Título: DEPOIMENTO : JOSÉ SERRA
Autor: Patrícia Campos Mello
Fonte: O Estado de São Paulo, 22/01/2006, Economia & Negócios, p. B1

Quando falei em lei de responsabilidade cambial, foi num sentido figurado. Quis dizer que não basta termos responsabilidade fiscal. É preciso também responsabilidade cambial e monetária.

Não dá para deixar o câmbio e o déficit público exclusivamente como resíduos da política monetária. O equívoco da política de juros desacelerou a economia, pressionou as contas públicas e valorizou artificialmente o câmbio. Estimula a entrada de dólares e, ao retrair o crescimento da economia, também freia as importações. Se os juros não foram a única causa da valorização cambial, certamente tiveram peso decisivo: a taxa real de juros projetada - acima de 12% ao ano - é cerca do dobro daquela do país segundo colocado. No ano passado, a taxa real média foi 13,5%!

Em 2005, o real foi valorizado em algo próximo de 20%, quatro ou cinco vezes mais que a média latino-americana. Por causa disso, devido ao encolhimento das exportações, só no Rio Grande do Sul 30 mil pessoas perderam o emprego no setor de calçados, que, aliás, é muito eficiente. Em Franca, foram 7 mil desempregados. Vamos perdendo mercados para a China, que hoje importa técnicos gaúchos para aprender a fazer sapatos. Enquanto isso, só com os desempregados gaúchos, o gasto público com o seguro desemprego aumentará cerca de R$ 90 milhões em seis meses e a arrecadação da Previdência cairá R$ 20 milhões.

Não defendo controle do câmbio - fui crítico do câmbio quase fixo quando foi praticado. Aliás, creio que fui o primeiro, no início de 2002, a lançar no debate nacional a expressão tripé da política macroeconômica: câmbio flutuante, metas de inflação e responsabilidade fiscal. Por isso, posso criticar a dosagem errada.

A dosagem faz o veneno. Por que, entre tantos países que adotam metas de inflação, nenhum tem juros reais sequer próximos aos brasileiros? Por que tantos países que adotam o câmbio flutuante não tiveram suas moedas tão apreciadas quanto o real?Quando houver coordenação correta da política macroeconômica e uma política monetária inteligente, a taxa de câmbio não evoluirá de forma tão danosa.

O debate sobre a falta de crescimento da economia brasileira não se esgota nessa questão de juros e câmbio desequilibrado. Outros fatores, além dos encargos financeiros, também elevam o custo do capital no Brasil, como a carga tributária excessiva e a infra-estrutura precária... Nossa taxa de poupança é baixa, mas ainda assim tem se mantido no nível histórico. Mas os preços relativos dos bens de capital cresceram além da conta. O investimento público atingiu o nível mais baixo da história.
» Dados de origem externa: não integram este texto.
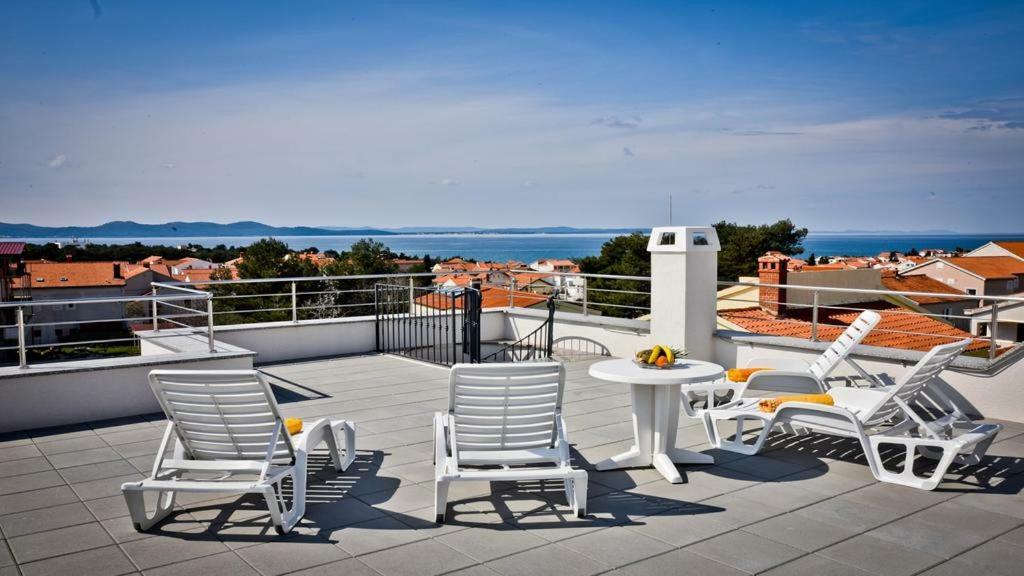 Villa Jela Zadar Buitenkant foto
Sequer andam os projetos pilotos livres de contingenciamento. Enquanto isso, os gastos correntes federais galopam sem parar. As concessões e as PPPs empacaram. As agências reguladoras foram politizadas e enfraquecidas, criando incertezas para os investimentos. Empresas federais foram aparelhadas como nunca. O governo tem sido incapaz de negociar com o Congresso uma política que reative os investimentos em saneamento.

Enfim, a dobradinha câmbio-juros é como um violino. Sozinho, não faz uma sinfonia. Mas, sozinho, se atravessar o tom, mata a música. Para crescer, precisamos, além de colocar o violino no devido lugar, movimentar a orquestra. Um desafio grandioso e complexo, mas é possível vencê-lo.